All entries must be repeated exactly; do not include the pictures.

(Questions about scenes in images)
○ ○ ○ ○ ○ ○ ○

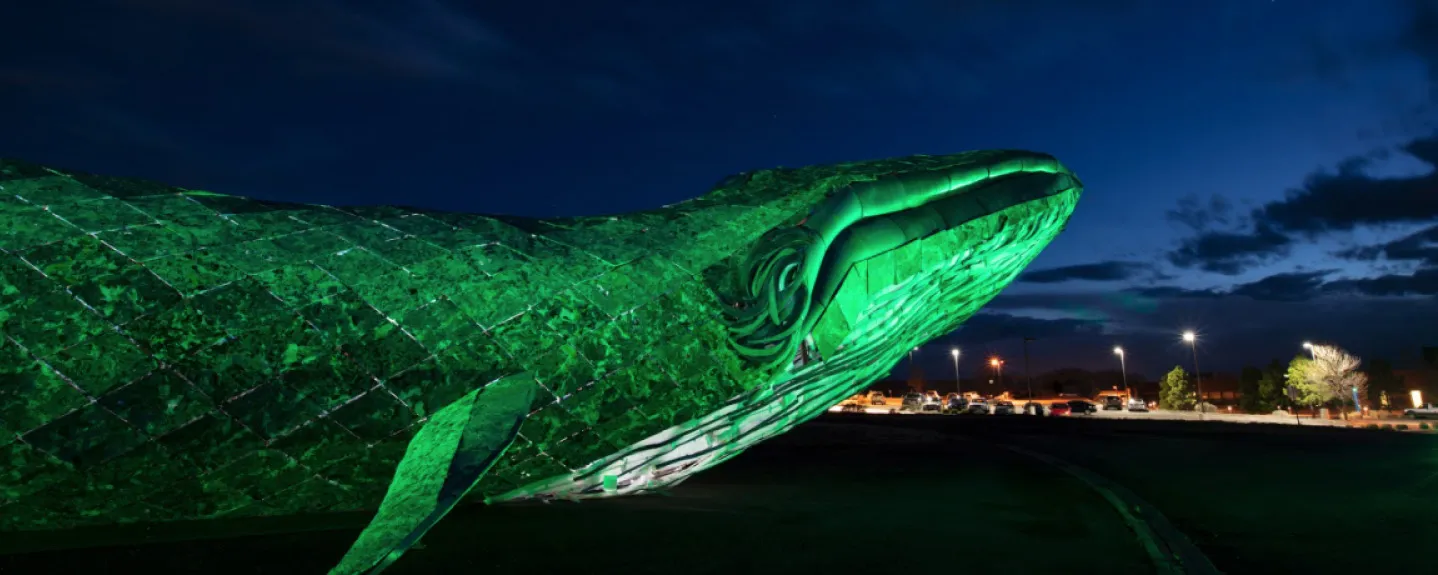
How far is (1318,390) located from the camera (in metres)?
40.6

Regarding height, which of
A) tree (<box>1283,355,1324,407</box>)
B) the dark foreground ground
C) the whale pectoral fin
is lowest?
the dark foreground ground

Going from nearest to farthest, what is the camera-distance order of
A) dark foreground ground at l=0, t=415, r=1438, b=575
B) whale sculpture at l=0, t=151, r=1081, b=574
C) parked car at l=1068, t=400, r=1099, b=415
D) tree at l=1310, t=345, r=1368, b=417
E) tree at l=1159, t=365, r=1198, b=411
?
whale sculpture at l=0, t=151, r=1081, b=574, dark foreground ground at l=0, t=415, r=1438, b=575, tree at l=1310, t=345, r=1368, b=417, parked car at l=1068, t=400, r=1099, b=415, tree at l=1159, t=365, r=1198, b=411

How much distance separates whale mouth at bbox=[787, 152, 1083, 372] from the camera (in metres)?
6.06

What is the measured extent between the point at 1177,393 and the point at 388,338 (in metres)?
61.0

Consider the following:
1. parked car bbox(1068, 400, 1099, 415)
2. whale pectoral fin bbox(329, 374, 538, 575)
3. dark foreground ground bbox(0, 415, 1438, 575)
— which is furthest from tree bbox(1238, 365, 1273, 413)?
whale pectoral fin bbox(329, 374, 538, 575)

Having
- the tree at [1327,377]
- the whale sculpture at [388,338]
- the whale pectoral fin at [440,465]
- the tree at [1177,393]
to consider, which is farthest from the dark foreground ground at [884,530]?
the tree at [1177,393]

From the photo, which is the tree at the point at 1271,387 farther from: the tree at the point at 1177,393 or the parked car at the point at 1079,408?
the parked car at the point at 1079,408

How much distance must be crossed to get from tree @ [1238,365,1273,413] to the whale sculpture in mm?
54465

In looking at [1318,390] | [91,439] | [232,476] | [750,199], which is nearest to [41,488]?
[91,439]

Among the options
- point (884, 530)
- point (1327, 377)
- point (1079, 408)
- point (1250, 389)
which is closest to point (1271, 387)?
point (1250, 389)

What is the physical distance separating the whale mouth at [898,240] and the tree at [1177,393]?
55.4 metres

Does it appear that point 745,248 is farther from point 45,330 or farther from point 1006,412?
point 1006,412

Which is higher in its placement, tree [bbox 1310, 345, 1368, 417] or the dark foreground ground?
tree [bbox 1310, 345, 1368, 417]

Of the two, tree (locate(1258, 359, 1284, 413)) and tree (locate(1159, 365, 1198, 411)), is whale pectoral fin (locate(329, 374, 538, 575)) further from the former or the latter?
tree (locate(1159, 365, 1198, 411))
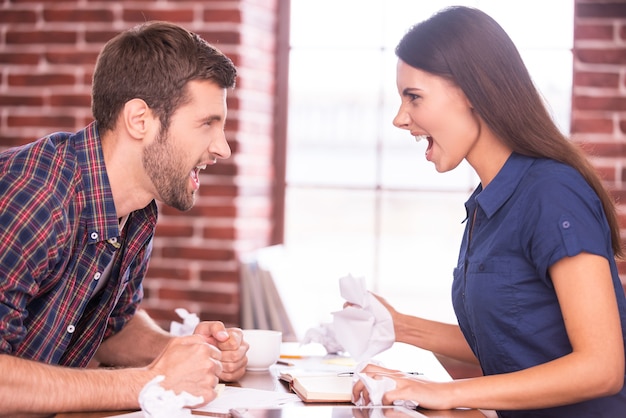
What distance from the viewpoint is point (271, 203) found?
3.07 metres

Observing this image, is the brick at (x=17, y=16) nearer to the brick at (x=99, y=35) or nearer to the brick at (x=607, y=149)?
the brick at (x=99, y=35)

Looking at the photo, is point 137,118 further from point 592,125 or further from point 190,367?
point 592,125

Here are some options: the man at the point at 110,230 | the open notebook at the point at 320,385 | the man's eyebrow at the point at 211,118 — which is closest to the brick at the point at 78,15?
the man at the point at 110,230

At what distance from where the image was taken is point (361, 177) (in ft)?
9.96

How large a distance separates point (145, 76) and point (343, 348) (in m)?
0.73

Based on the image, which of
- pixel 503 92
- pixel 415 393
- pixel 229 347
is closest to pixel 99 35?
pixel 229 347

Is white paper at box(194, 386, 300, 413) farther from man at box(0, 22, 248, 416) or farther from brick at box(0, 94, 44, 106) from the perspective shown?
brick at box(0, 94, 44, 106)

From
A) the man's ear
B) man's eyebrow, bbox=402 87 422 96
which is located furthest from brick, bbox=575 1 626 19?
the man's ear

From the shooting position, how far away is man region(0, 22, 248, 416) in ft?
4.66

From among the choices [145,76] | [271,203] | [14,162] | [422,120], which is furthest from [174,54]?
[271,203]

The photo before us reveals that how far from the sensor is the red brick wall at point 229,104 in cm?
279

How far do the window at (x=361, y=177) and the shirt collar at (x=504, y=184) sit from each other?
1285 mm

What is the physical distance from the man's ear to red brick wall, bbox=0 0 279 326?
1012 mm

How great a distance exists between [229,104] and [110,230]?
1179 millimetres
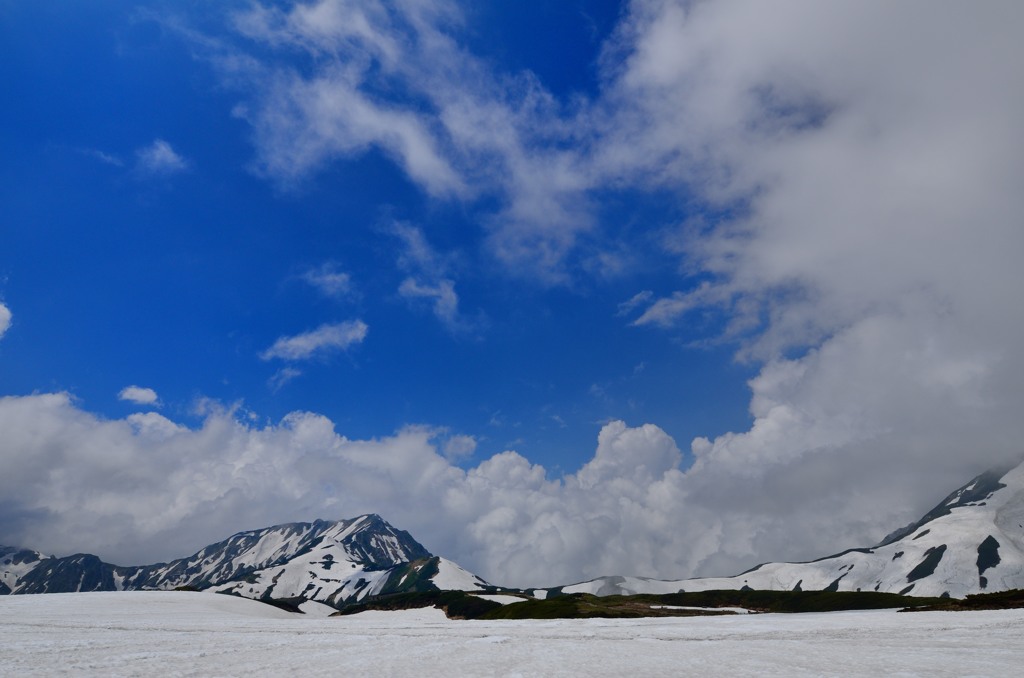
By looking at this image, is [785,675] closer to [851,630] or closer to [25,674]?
[25,674]

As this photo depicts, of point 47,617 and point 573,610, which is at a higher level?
point 47,617

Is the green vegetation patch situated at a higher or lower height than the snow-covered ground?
lower

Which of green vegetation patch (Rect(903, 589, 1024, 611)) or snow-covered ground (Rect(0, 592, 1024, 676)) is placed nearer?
snow-covered ground (Rect(0, 592, 1024, 676))

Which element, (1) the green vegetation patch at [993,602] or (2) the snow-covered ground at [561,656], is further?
(1) the green vegetation patch at [993,602]

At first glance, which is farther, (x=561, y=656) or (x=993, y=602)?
(x=993, y=602)

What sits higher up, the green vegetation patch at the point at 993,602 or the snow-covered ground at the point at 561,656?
the snow-covered ground at the point at 561,656

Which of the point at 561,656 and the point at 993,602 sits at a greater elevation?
the point at 561,656

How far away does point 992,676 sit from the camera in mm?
17062

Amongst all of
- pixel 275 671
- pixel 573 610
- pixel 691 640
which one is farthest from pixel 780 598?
pixel 275 671

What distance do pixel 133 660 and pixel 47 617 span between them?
157 feet

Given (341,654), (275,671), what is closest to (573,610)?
(341,654)

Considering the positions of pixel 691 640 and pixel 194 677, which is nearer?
pixel 194 677

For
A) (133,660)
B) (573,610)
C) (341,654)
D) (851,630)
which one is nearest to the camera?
(133,660)

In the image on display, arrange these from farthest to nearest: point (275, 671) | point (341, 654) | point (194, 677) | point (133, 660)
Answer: point (341, 654), point (133, 660), point (275, 671), point (194, 677)
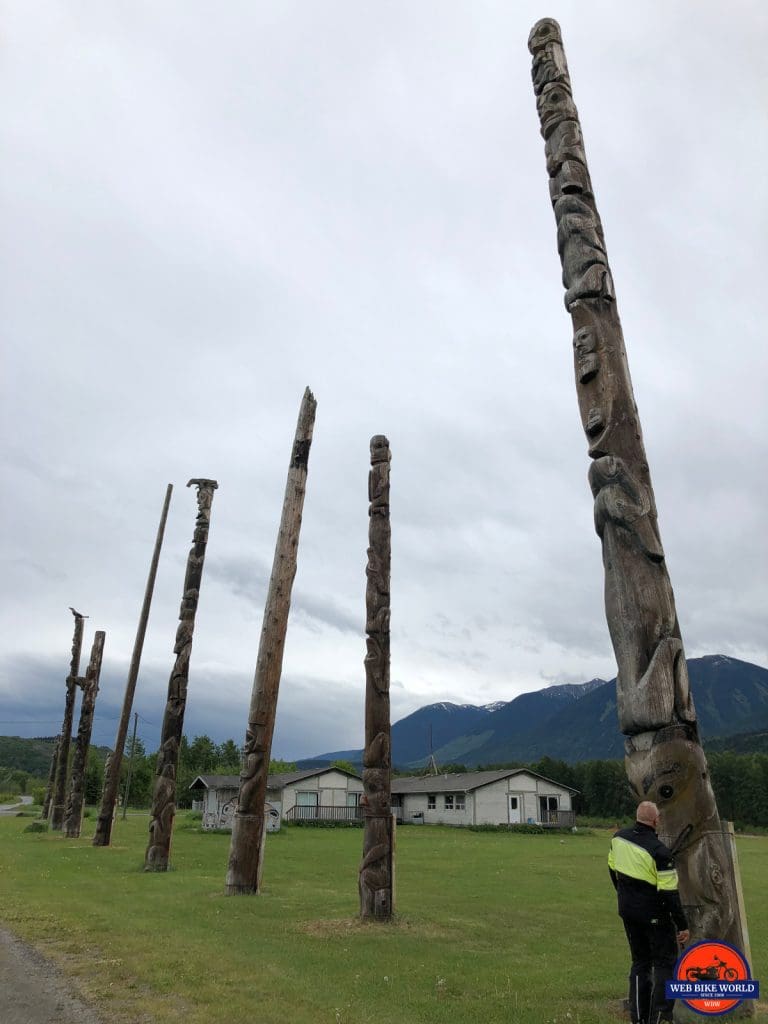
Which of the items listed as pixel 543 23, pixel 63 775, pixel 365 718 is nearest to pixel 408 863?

○ ○ ○ ○ ○ ○ ○

SOLVED EXERCISE
How far is (1318,390) located from the camera (in metres)?
40.6

Regarding height, which of
A) tree (<box>1283,355,1324,407</box>)
B) the dark foreground ground
C) the whale pectoral fin
is lowest?
the dark foreground ground

Going from nearest to farthest, what is the camera-distance order of
A) dark foreground ground at l=0, t=415, r=1438, b=575
B) whale sculpture at l=0, t=151, r=1081, b=574
C) parked car at l=1068, t=400, r=1099, b=415
D) tree at l=1310, t=345, r=1368, b=417
E) tree at l=1159, t=365, r=1198, b=411
?
whale sculpture at l=0, t=151, r=1081, b=574, dark foreground ground at l=0, t=415, r=1438, b=575, tree at l=1310, t=345, r=1368, b=417, parked car at l=1068, t=400, r=1099, b=415, tree at l=1159, t=365, r=1198, b=411

How much distance separates whale mouth at bbox=[787, 152, 1083, 372] from the camera (in metres)?
6.06

What is the measured extent between the point at 1177,393 and the point at 388,338 (in metres)?
61.0

Consider the following:
1. parked car bbox(1068, 400, 1099, 415)
2. whale pectoral fin bbox(329, 374, 538, 575)
3. dark foreground ground bbox(0, 415, 1438, 575)
— which is furthest from tree bbox(1238, 365, 1273, 413)?
whale pectoral fin bbox(329, 374, 538, 575)

Having
- the tree at [1327,377]
- the whale sculpture at [388,338]
- the whale pectoral fin at [440,465]
- the tree at [1177,393]
to consider, which is farthest from the dark foreground ground at [884,530]?
the tree at [1177,393]

From the photo, which is the tree at the point at 1271,387 farther from: the tree at the point at 1177,393 or the parked car at the point at 1079,408?
the parked car at the point at 1079,408

How much distance must be crossed to get from tree @ [1238,365,1273,413] to the whale sculpture in mm?
54465

In looking at [1318,390] | [91,439] | [232,476] | [750,199], which is nearest to [41,488]?
[91,439]

Among the options
- point (884, 530)
- point (1327, 377)
- point (1079, 408)
- point (1250, 389)
which is closest to point (1271, 387)?
point (1250, 389)

What is the physical distance separating the whale mouth at [898,240] and the tree at [1177,393]?
55.4 metres

Does it appear that point 745,248 is farther from point 45,330 or farther from point 1006,412?
point 1006,412

Which is higher in its placement, tree [bbox 1310, 345, 1368, 417] or the dark foreground ground?
tree [bbox 1310, 345, 1368, 417]

Of the two, tree (locate(1258, 359, 1284, 413)) and tree (locate(1159, 365, 1198, 411)), is whale pectoral fin (locate(329, 374, 538, 575)) further from the former or the latter?
tree (locate(1159, 365, 1198, 411))
What distance from the viewpoint is point (271, 203) found?
3.07 metres

Observing this image, is the brick at (x=17, y=16) nearer to the brick at (x=99, y=35) or nearer to the brick at (x=607, y=149)?
the brick at (x=99, y=35)

Looking at the photo, is point 137,118 further from point 592,125 or further from point 190,367?
point 592,125

Here are some options: the man at the point at 110,230 | the open notebook at the point at 320,385 | the man's eyebrow at the point at 211,118 — which is closest to the brick at the point at 78,15?
the man at the point at 110,230

At what distance from where the image was taken is point (361, 177) (in ft)?
9.96

How large a distance separates point (145, 76) and point (343, 348) (in m)?
0.73

Based on the image, which of
- pixel 503 92
- pixel 415 393
- pixel 229 347
is closest to pixel 99 35?
pixel 229 347

Is white paper at box(194, 386, 300, 413) farther from man at box(0, 22, 248, 416) or farther from brick at box(0, 94, 44, 106) from the perspective shown?
brick at box(0, 94, 44, 106)

From
A) the man's ear
B) man's eyebrow, bbox=402 87 422 96
which is located furthest from brick, bbox=575 1 626 19?
the man's ear

From the shooting position, how far away is man region(0, 22, 248, 416) in ft?
4.66

From among the choices [145,76] | [271,203] | [14,162] | [422,120], which is furthest from [174,54]?
[271,203]

The photo before us reveals that how far from the sensor is the red brick wall at point 229,104 in cm?
279

How far do the window at (x=361, y=177) and the shirt collar at (x=504, y=184) sit from each other?
1285 mm

What is the physical distance from the man's ear to red brick wall, bbox=0 0 279 326?
1012 mm

How great a distance exists between [229,104] and [110,230]?
1179 millimetres
By looking at this image, is [785,675] closer to [851,630] or closer to [25,674]?
[25,674]

As this photo depicts, of point 47,617 and point 573,610, which is at a higher level?
point 47,617

Is the green vegetation patch situated at a higher or lower height than the snow-covered ground?
lower

Which of green vegetation patch (Rect(903, 589, 1024, 611)) or snow-covered ground (Rect(0, 592, 1024, 676)) is placed nearer?
snow-covered ground (Rect(0, 592, 1024, 676))

Which element, (1) the green vegetation patch at [993,602] or (2) the snow-covered ground at [561,656], is further?
(1) the green vegetation patch at [993,602]

At first glance, which is farther, (x=561, y=656) or (x=993, y=602)?
(x=993, y=602)

What sits higher up, the green vegetation patch at the point at 993,602 or the snow-covered ground at the point at 561,656?
the snow-covered ground at the point at 561,656

Which of the point at 561,656 and the point at 993,602 sits at a greater elevation?
the point at 561,656

How far away does point 992,676 sit from the camera in mm?
17062

Amongst all of
- pixel 275 671
- pixel 573 610
- pixel 691 640
which one is farthest from pixel 780 598?
pixel 275 671

What distance do pixel 133 660 and pixel 47 617 span between them?
157 feet

Given (341,654), (275,671), what is closest to (573,610)?
(341,654)

Considering the positions of pixel 691 640 and pixel 194 677, which is nearer?
pixel 194 677

For
A) (133,660)
B) (573,610)
C) (341,654)
D) (851,630)
which one is nearest to the camera?
(133,660)

In the image on display, arrange these from farthest to nearest: point (275, 671) | point (341, 654) | point (194, 677) | point (133, 660)
Answer: point (341, 654), point (133, 660), point (275, 671), point (194, 677)
Which of the items listed as pixel 543 23, pixel 63 775, pixel 365 718 is nearest to pixel 408 863?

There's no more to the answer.